Please return the lines of the entries below unchanged, running from the very first line through the line that contains "rust stain [600, 472, 616, 520]", inclusive.

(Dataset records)
- - - - -
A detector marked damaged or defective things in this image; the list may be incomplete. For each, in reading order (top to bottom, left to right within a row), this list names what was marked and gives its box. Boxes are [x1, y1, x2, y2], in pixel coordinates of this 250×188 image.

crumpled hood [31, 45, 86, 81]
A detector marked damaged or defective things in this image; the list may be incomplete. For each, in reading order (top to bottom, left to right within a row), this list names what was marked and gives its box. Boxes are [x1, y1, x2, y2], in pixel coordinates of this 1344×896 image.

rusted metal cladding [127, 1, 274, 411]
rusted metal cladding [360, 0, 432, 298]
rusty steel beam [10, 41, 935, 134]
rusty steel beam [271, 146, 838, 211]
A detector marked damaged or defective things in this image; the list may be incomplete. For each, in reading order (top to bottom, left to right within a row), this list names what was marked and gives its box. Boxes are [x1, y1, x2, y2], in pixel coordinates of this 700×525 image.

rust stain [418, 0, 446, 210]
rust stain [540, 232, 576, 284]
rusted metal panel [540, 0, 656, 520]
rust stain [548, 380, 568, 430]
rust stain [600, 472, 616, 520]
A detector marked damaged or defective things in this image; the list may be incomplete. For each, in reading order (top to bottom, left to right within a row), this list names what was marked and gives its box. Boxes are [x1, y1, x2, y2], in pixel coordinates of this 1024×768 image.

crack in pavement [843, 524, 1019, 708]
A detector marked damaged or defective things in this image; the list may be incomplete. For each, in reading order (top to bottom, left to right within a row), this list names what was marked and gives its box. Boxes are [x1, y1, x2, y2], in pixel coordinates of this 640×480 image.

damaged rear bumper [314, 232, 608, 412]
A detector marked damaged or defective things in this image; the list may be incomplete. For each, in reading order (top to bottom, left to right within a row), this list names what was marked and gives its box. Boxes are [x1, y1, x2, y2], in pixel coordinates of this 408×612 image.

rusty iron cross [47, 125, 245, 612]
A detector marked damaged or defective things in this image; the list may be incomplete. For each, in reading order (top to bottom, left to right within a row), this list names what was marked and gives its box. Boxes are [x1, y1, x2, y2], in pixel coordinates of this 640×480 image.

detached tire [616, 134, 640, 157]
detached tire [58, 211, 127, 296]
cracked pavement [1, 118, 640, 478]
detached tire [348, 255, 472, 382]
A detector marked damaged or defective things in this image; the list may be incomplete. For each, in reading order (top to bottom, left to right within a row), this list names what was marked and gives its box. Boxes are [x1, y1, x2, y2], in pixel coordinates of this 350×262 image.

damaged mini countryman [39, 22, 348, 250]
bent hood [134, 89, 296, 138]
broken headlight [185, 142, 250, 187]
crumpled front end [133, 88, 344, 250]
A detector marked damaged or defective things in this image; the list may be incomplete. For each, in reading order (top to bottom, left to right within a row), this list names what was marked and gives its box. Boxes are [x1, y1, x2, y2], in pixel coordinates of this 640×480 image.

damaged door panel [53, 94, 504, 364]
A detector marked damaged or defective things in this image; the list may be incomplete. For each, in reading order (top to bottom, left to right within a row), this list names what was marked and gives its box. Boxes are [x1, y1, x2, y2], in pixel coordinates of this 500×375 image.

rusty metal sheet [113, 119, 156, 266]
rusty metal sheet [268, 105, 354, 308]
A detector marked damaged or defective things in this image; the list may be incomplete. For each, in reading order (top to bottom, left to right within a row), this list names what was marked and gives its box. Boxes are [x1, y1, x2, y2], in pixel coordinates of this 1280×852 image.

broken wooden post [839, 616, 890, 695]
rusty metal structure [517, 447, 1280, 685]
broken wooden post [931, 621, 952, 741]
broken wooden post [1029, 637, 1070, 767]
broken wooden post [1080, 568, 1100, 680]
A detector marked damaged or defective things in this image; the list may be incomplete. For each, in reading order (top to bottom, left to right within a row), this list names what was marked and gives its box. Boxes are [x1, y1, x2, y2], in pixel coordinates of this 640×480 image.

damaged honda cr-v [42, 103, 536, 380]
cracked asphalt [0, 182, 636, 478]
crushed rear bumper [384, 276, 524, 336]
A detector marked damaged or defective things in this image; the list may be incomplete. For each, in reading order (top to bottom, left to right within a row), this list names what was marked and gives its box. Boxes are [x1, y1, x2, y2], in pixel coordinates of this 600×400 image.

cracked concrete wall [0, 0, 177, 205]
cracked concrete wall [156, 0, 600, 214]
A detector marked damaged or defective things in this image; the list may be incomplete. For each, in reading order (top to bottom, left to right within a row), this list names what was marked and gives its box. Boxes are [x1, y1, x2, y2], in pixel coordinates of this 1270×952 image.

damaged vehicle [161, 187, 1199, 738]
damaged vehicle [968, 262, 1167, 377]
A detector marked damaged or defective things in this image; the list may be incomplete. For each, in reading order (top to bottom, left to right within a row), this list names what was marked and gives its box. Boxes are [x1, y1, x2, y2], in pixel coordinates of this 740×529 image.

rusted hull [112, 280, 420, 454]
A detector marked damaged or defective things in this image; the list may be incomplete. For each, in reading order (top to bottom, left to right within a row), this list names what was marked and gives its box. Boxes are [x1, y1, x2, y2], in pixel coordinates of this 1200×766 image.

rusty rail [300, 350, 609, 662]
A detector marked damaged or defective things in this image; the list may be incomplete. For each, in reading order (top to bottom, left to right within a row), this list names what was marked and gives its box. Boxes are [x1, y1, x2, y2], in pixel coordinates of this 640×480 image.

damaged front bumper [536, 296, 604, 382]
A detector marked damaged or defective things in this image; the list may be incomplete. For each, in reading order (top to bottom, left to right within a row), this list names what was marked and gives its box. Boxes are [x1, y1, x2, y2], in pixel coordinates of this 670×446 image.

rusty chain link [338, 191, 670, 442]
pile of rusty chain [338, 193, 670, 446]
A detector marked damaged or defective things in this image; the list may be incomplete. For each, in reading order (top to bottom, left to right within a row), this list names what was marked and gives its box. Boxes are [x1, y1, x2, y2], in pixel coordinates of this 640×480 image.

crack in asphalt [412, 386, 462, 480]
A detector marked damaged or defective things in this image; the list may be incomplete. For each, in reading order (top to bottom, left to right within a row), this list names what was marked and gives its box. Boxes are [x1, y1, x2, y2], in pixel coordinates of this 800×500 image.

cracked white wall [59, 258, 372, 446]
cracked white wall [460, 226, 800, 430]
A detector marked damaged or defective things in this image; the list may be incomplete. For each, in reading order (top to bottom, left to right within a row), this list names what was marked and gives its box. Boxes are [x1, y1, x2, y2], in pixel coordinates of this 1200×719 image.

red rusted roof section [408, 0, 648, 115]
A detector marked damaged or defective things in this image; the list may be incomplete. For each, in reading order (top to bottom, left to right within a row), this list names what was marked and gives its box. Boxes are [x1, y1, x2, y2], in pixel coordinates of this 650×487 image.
- - - - -
▶ The response:
A detector marked damaged or defective things in this image; the list may be incomplete. For each, in reading order (top to bottom, left to right within a row), this list names what was marked and gives its box. Boxes are [x1, y1, x2, y2], in pixel coordinates of this 250×188 image.

crumpled hood [31, 45, 86, 81]
A detector marked damaged or defective things in this image; the list may be incomplete. For each, in reading order (top to bottom, left to right within a row), this list names what was marked and gives its box. Boxes are [x1, y1, x2, y2], in pixel coordinates of this 1344×896 image.

rusted metal cladding [127, 1, 274, 411]
rusted metal cladding [360, 0, 432, 298]
rusty steel beam [10, 41, 935, 134]
rusty steel beam [271, 146, 838, 211]
A detector marked damaged or defective things in this image; the list may be incomplete. For each, in reading order (top to bottom, left to right within a row), this list names what was marked and gives its box. Boxes are [x1, y1, x2, y2], in pixel coordinates of this 700×525 image.

rust stain [418, 0, 446, 210]
rust stain [540, 232, 576, 284]
rusted metal panel [540, 0, 656, 520]
rust stain [548, 380, 568, 430]
rust stain [600, 472, 616, 520]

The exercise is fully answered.